Candidates are expected to complete exams independently, based on information mastered through individual preparation. Answering a question correctly due to exposure to exam content is different than answering a question correctly due to mastery of the associated knowledge area. The former situation is a violation of GIAC program rules.
Candidates may not ever take any action(s) to provide assistance or
receive assistance related to undermining the validity of specific
content presented on any GIAC exam. You may not share or accept
knowledge of test content, including questions or answers at any time or
by any means. In fact, the reputation of GIAC credentials lies in the
fact our exams accurately measure your mastery of specific content and
thus, the value to you of a credential is significantly harmed if other
candidates receive unfair assistance or cheat.
There are many areas related to exam integrity you should consider
before, during and after your exam administration. Below are some areas
to focus on:
Maintaining the Confidentiality/Security of Exam Content
The following are examples of specific actions that are prohibited. This list is not all-inclusive.
- Using unauthorized material in preparing for and attempting to earn a GIAC certification.
- Any use of or reference to "exam dump" sites, which contain actual or possible GIAC questions and/or answers.

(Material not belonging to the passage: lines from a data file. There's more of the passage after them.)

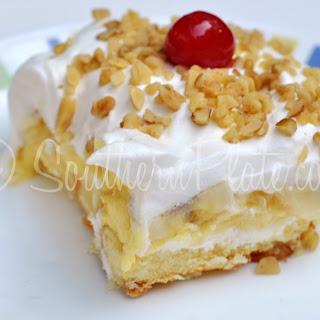 Miss Mary Anne'S Twinkie Cake Recipe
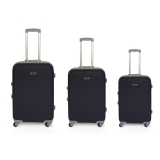 Set 3 Trolleys ABS Engomado, Azul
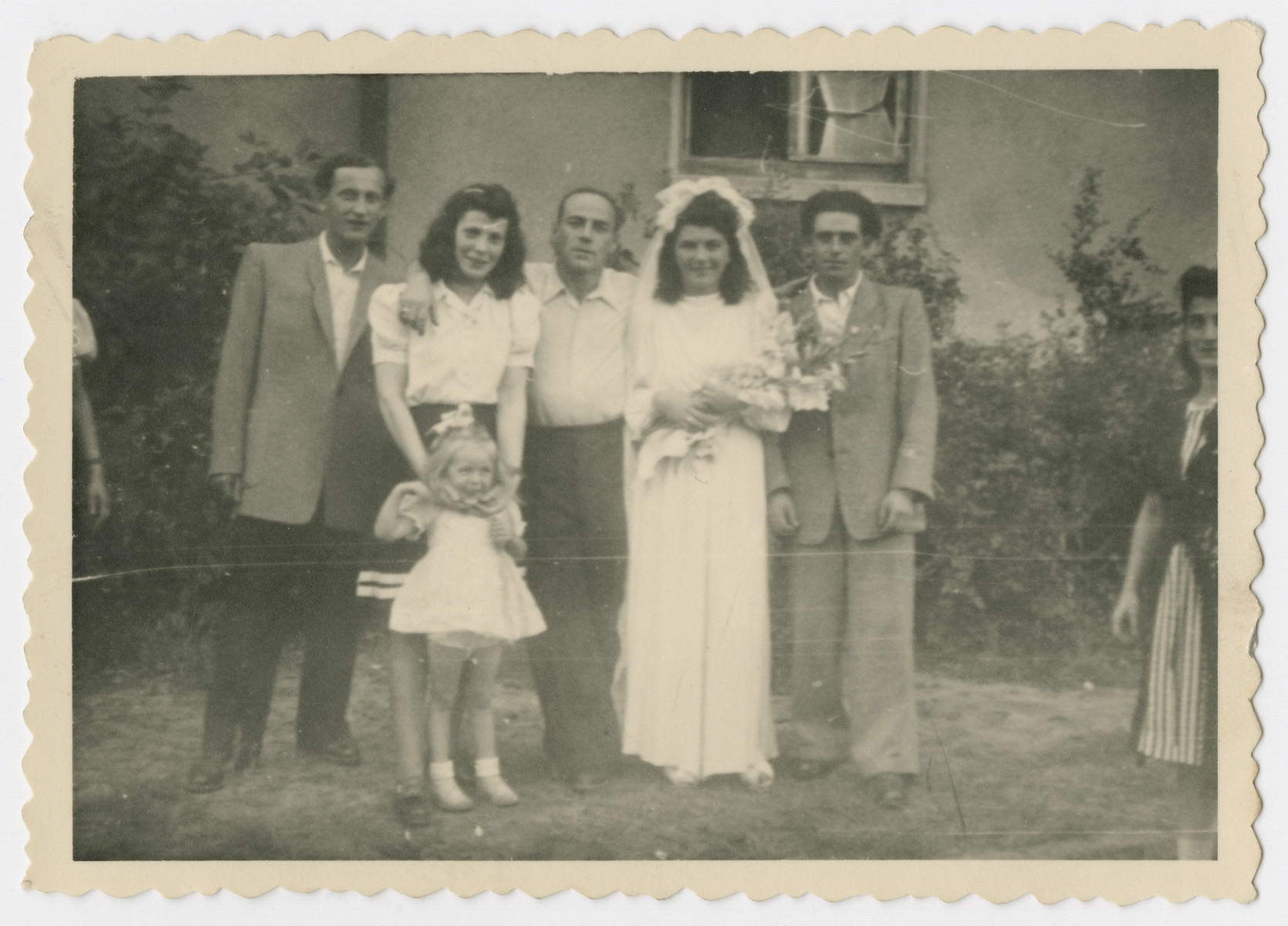 A few friends pose with David and Anna Rosenzweig at their wedding.  Their cousin Ben Rosenzweig is on the far left.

- Any copying, screen capturing, disclosing, sharing, publishing, selling, posting, distributing, or even talking about specific exam content before, during or after an exam because those actions compromise the integrity of the GIAC exams.

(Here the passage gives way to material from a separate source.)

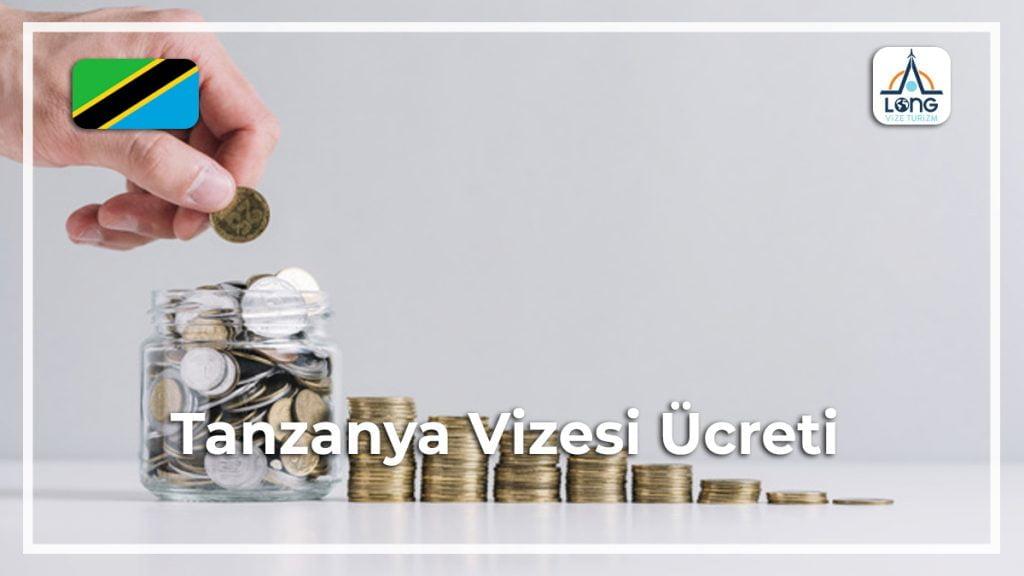 Ücreti Vize Tanzanya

- Copying exam items while taking your exam, using any type of recording device, whether analog or digital - and regardless of what your intention is with respect to using the copied items.
- Talking or communicating with other test takers during the exam administration.
- Memorizing or recording exam questions.
- Altering or misrepresenting your exam score or any credentials you hold.
- Impersonating another individual or allowing another person to impersonate you at an exam, or in any way falsifying your identity or misrepresenting your or another's identity before, during or after a test or exam.
- Colluding with test proctors, other candidates, or any third parties related to the development, maintenance, and/or use of the examination content, or to change any test score
- Obtaining improper access to any exam content from any source, which gives you an unfair advantage over other candidates.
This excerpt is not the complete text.